TASK DESCRIPTION:
Copy all records verbatim.

☆ ☆ ☆ ☆

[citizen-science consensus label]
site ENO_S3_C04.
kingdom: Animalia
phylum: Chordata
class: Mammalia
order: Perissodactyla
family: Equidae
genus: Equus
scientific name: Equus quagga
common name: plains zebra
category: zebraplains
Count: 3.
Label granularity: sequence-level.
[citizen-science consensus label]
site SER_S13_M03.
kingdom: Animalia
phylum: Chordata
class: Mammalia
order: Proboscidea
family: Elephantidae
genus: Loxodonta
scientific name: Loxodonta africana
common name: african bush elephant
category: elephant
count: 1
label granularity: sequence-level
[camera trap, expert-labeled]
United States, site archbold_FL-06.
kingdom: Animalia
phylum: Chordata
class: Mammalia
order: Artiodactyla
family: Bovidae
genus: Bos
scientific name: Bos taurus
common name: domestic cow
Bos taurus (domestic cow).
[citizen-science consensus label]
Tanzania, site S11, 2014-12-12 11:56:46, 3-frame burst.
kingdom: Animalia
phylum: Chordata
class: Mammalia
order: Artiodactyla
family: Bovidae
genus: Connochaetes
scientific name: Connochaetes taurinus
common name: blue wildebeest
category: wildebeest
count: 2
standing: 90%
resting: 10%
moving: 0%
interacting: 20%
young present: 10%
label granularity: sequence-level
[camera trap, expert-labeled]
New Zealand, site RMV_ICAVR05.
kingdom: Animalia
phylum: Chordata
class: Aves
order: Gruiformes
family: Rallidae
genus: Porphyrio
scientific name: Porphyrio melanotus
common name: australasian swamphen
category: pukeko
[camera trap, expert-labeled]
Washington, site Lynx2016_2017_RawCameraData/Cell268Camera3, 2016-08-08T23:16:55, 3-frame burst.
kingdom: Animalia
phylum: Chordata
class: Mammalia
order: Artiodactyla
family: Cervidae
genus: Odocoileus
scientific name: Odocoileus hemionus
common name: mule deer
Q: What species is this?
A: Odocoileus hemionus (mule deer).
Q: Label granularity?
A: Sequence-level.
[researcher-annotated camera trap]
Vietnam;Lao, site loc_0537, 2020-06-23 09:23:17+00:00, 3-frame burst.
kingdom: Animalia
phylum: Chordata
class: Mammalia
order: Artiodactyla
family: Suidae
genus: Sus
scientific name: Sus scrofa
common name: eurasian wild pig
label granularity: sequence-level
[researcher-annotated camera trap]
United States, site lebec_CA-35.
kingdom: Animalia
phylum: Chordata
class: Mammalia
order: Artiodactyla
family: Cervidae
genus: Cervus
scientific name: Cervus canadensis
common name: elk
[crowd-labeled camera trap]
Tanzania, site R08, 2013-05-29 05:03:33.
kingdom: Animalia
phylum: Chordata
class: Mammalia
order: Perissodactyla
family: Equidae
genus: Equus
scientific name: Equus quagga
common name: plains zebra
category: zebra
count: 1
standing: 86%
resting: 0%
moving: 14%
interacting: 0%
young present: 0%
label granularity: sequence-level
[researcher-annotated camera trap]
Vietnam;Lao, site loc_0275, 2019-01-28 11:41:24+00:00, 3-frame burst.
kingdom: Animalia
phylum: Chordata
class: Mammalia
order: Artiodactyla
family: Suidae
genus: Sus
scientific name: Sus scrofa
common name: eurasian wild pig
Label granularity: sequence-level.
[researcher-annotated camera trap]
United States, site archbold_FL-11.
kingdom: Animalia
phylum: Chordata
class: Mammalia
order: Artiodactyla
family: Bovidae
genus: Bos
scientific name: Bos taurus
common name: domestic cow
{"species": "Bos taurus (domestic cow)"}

☆ ☆ ☆ ☆

TASK ANSWER:
[citizen-science consensus label]
site ENO_S3_C04.
kingdom: Animalia
phylum: Chordata
class: Mammalia
order: Perissodactyla
family: Equidae
genus: Equus
scientific name: Equus quagga
common name: plains zebra
category: zebraplains
Count: 3.
Label granularity: sequence-level.
[citizen-science consensus label]
site SER_S13_M03.
kingdom: Animalia
phylum: Chordata
class: Mammalia
order: Proboscidea
family: Elephantidae
genus: Loxodonta
scientific name: Loxodonta africana
common name: african bush elephant
category: elephant
count: 1
label granularity: sequence-level
[camera trap, expert-labeled]
United States, site archbold_FL-06.
kingdom: Animalia
phylum: Chordata
class: Mammalia
order: Artiodactyla
family: Bovidae
genus: Bos
scientific name: Bos taurus
common name: domestic cow
Bos taurus (domestic cow).
[citizen-science consensus label]
Tanzania, site S11, 2014-12-12 11:56:46, 3-frame burst.
kingdom: Animalia
phylum: Chordata
class: Mammalia
order: Artiodactyla
family: Bovidae
genus: Connochaetes
scientific name: Connochaetes taurinus
common name: blue wildebeest
category: wildebeest
count: 2
standing: 90%
resting: 10%
moving: 0%
interacting: 20%
young present: 10%
label granularity: sequence-level
[camera trap, expert-labeled]
New Zealand, site RMV_ICAVR05.
kingdom: Animalia
phylum: Chordata
class: Aves
order: Gruiformes
family: Rallidae
genus: Porphyrio
scientific name: Porphyrio melanotus
common name: australasian swamphen
category: pukeko
[camera trap, expert-labeled]
Washington, site Lynx2016_2017_RawCameraData/Cell268Camera3, 2016-08-08T23:16:55, 3-frame burst.
kingdom: Animalia
phylum: Chordata
class: Mammalia
order: Artiodactyla
family: Cervidae
genus: Odocoileus
scientific name: Odocoileus hemionus
common name: mule deer
Q: What species is this?
A: Odocoileus hemionus (mule deer).
Q: Label granularity?
A: Sequence-level.
[researcher-annotated camera trap]
Vietnam;Lao, site loc_0537, 2020-06-23 09:23:17+00:00, 3-frame burst.
kingdom: Animalia
phylum: Chordata
class: Mammalia
order: Artiodactyla
family: Suidae
genus: Sus
scientific name: Sus scrofa
common name: eurasian wild pig
label granularity: sequence-level
[researcher-annotated camera trap]
United States, site lebec_CA-35.
kingdom: Animalia
phylum: Chordata
class: Mammalia
order: Artiodactyla
family: Cervidae
genus: Cervus
scientific name: Cervus canadensis
common name: elk
[crowd-labeled camera trap]
Tanzania, site R08, 2013-05-29 05:03:33.
kingdom: Animalia
phylum: Chordata
class: Mammalia
order: Perissodactyla
family: Equidae
genus: Equus
scientific name: Equus quagga
common name: plains zebra
category: zebra
count: 1
standing: 86%
resting: 0%
moving: 14%
interacting: 0%
young present: 0%
label granularity: sequence-level
[researcher-annotated camera trap]
Vietnam;Lao, site loc_0275, 2019-01-28 11:41:24+00:00, 3-frame burst.
kingdom: Animalia
phylum: Chordata
class: Mammalia
order: Artiodactyla
family: Suidae
genus: Sus
scientific name: Sus scrofa
common name: eurasian wild pig
Label granularity: sequence-level.
[researcher-annotated camera trap]
United States, site archbold_FL-11.
kingdom: Animalia
phylum: Chordata
class: Mammalia
order: Artiodactyla
family: Bovidae
genus: Bos
scientific name: Bos taurus
common name: domestic cow
{"species": "Bos taurus (domestic cow)"}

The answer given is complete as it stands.